Verizon is spending big on capex
Let’s take a closer look at Verizon (VZ), which has been investing heavily in capital expenditure (or capex) to improve its network and buy additional spectrum for future use.
Verizon has spent $3.1 billion on capex in 1Q17 and just under $3.4 billion in 1Q16. In 1Q17, Verizon dedicated much of its capital network-related spending to maintaining leadership in its markets. Verizon will continue to dedicate much of its capital expenditure in its wireless business to 4G (fourth-generation) LTE (long-term evolution) densification and wireline for FiOS installations.
According to a Reuters report on April 20, 2017, “More worrisome is [the company’s] cash flow from operations, which tumbled to $1.7 billion in the first quarter from $7.5 billion a year ago. A pension contribution accounts for some of the decline.

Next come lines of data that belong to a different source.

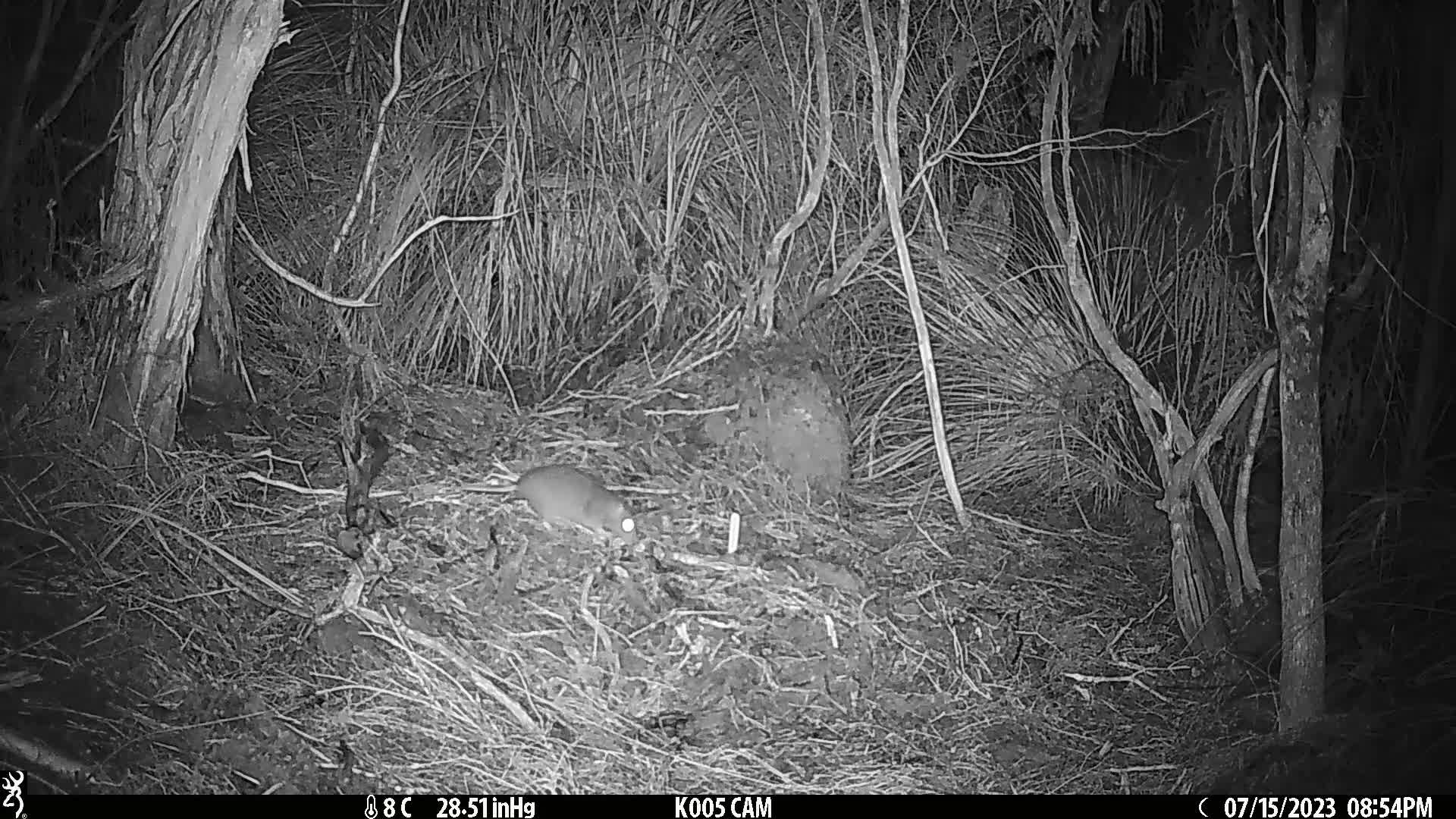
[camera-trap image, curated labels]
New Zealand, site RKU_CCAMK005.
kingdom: Animalia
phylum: Chordata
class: Mammalia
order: Rodentia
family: Muridae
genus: Rattus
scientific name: Rattus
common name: rat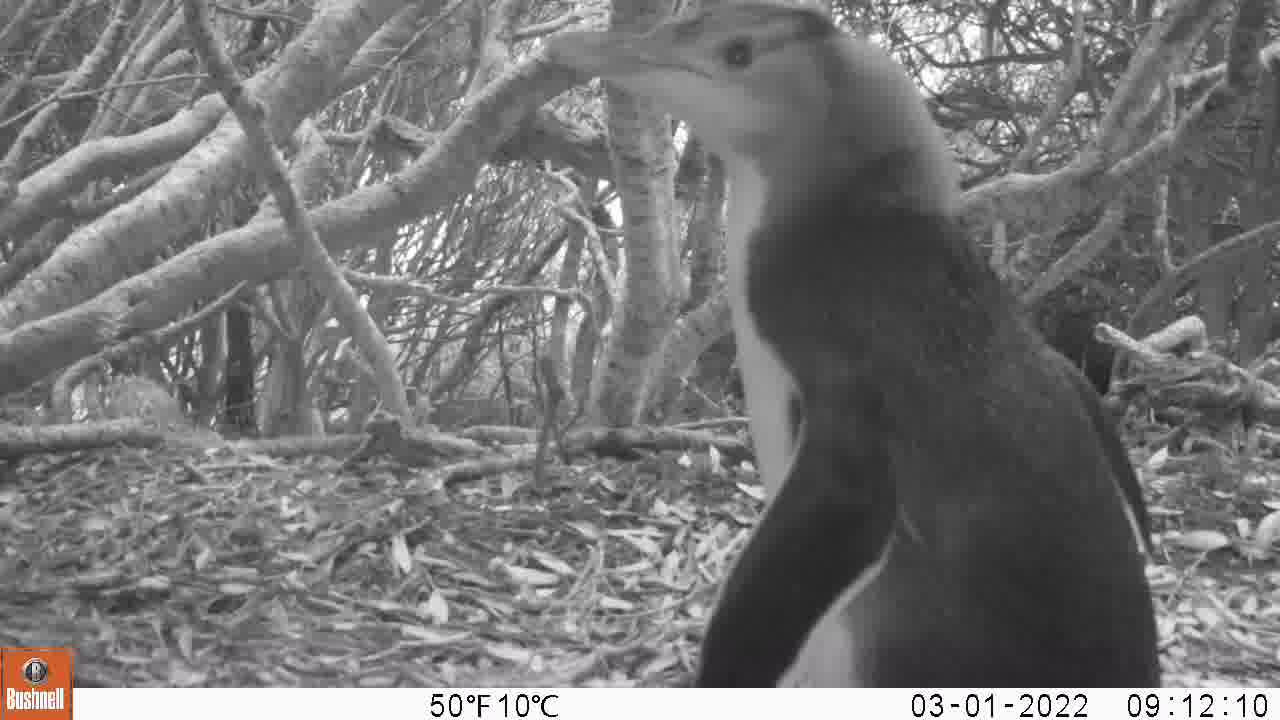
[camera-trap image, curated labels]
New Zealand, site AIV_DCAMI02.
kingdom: Animalia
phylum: Chordata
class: Aves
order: Sphenisciformes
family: Spheniscidae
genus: Megadyptes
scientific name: Megadyptes antipodes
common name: yellow-eyed penguin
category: yellow eyed penguin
Yellow eyed penguin (yellow-eyed penguin) (Megadyptes antipodes).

Capital expenditure, however, was essentially flat, while free cash flow was negative $1.4 billion. Verizon fell short of nearly every expectation on Wall Street.”
Expected capex investments in 2017
Verizon expects its capex to come in at $16.8 billion–$17.5 billion in 2017. In comparison, competitor AT&T (T) is expected to spend ~$22 billion on capex in 2017, whereas T-Mobile (TMUS) forecasts cash capex in the range of $4.8 billion–$5.1 billion, excluding capitalized interest, for the year.
Meanwhile, Sprint (S) expects its cash capex to be in the range of $3.5 billion–$4.0 billion in fiscal 2017, its year ending in March 2018, excluding the impact from leased devices sold through indirect channels.